Это о ней: «В осколке спектра заключен, травою окаймленный эллипс, без грусти рос, и цвел колеблясь, бездонный пруд иль долгий сон. О чем умалчивал, леча листву от бликов, как от боли? Припрятав ряби своеволие, о чём? – о счастии молчал. Он замкнутость нагого тела так отражал, как ты хотела, и неповинен в колдовстве. И ты была спокойным чудом, тем сном, тем эллипсом, тем прудом, бездонным счастьем на траве». Этот сонет я позже написал. Нет, она была если и чудом, то совсем не спокойным, и мы не лежали рядом на траве, и я так никогда и не увидел её нагой. И это, в более абстрактном обличии, тоже про неё: «Я жил у границы вселенной, у белой оштукатуренной стенки. Жил с подругой – голландскою печкой, у бесконечной – стены. Были вы влюблены? В плоскость или Евклида? Или красную женщину, нарисованную на снегу? Или простую игру выворачивания пространства – трансформации вместо странствий и забытье вместо гор? Пир и спор? Математику и невозможность? Или дьявольскую таможню, сортирующую фотоны – упакованный мир бездонный, синь за дверью бетонной? Принцип Паули и запрещенное солнце там, за стеной? Поцелуй меня, саламандра, мой маленький протуберанец, мне страшно и слишком светло». Она видела все мои стихи. Она сказала, что ничто не может заменить гор.

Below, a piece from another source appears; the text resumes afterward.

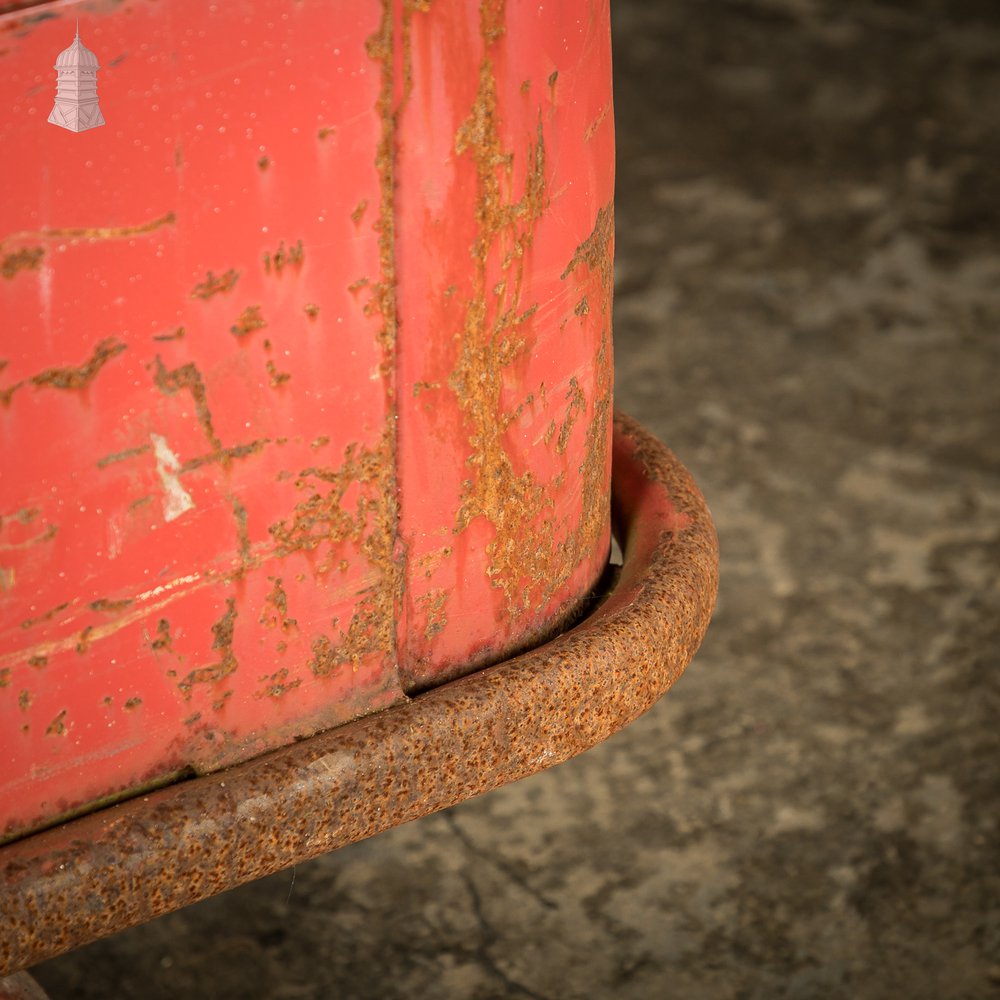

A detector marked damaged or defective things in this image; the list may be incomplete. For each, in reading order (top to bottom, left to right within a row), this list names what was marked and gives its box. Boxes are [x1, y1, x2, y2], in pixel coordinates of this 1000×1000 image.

Я больше никому не посвящал стихов, и вообще со стихами вскоре расстался.
Это всё была моя вина или беда, или я выиграл в лотерее мою жизнь, какой она была, не в Москве, не с ней. Наверно, с этого начался у нас новый ледовый период. Поцелуев больше не было. У неё больше не было времени. Она ишачила на какого-то профессора в вонючей лаборатории. В каникулы она шла в тяжелые походы, и на байдарках по дальним рекам, и на лыжах, и в горы. Нормальный влюбленный парень побежал бы за ней. Много пар поженились после того, как девушка забеременела в походе. Но моё физическое развитие так же отставало, как сексуальное, я совсем не этим интересовался. Мы постепенно перерастали в брата и сестру. Она обо всём мне рассказывала. Она рассказала, как в горном походе на нее навалился парень в соседнем спальном мешке, и она не протестовала, не подала знать. У них было в нашей группе такое содружество полудев, они называли себя «белыми собаками». Это было тайное содружество, но она знала, что может мне всё доверить. К выпуску, может быть, не больше половины наших девочек «почернели».
Она рассказала мне, что влюблена в парня старше курсом, который стал потом известным композитором. Он никогда об этом не узнал. Позже, уже после выпуска, я один знал, что она тайно встречается со своим будущим мужем. Это он, на пять лет ее младше, сидит сейчас у её постели, это у него украл её Альцгеймер. Они работали вместе, компания расходилась в разные стороны, а потом они двое сходилась опять, прежде чем поняли, что не от кого прятаться. Он был её единственный мужчина. Они так и публиковались вместе, потом даже втроем с сыном. Она родила уже под сорок, после нескольких выкидышей, я о ней всё знал.
Она окончила институт с красным дипломом, осталась в аспирантуре на кафедре физической химии, и работала там до пенсии. А мне диплома с отличием не дали из-за тройки по химической технологии, которую влепил мне дурак преподаватель из-за того, что я не знал, каков объем какого-то реактора, а может быть, из-за того, что был настолько нахален, что сказал, что этого и не нужно знать. И в аспирантуру меня не взяли, может быть, даже не потому что нет красного диплома и еврей, а потому что М.Д., которая на физхимии всем заправляла, по-лесбийски ревновала К. ко мне. Мы с К. обсуждали между собой эту гипотезу. Сыркин и М.Д., когда были рядом, составляли гротескную пару, он маленький и суховатый, она высокая и расплывшаяся. Но она была знающа и интеллигентна. К. привела меня много позже к ней в гости, и она признала, что была ко мне несправедлива. Но я должен её за это поблагодарить. Хорошо, что я не застрял, как К., в квантовой химии, занудной и тупиковой области. Но у меня всё равно не хватило бы на это терпения. Я занимался более интересными и разнообразными делами. Даже слишком разнообразными, оттого и не достиг высот. М.Д. умерла жутким раскаленным летом 72-го, когда Москва была затянута дымом горящих торфяных болот.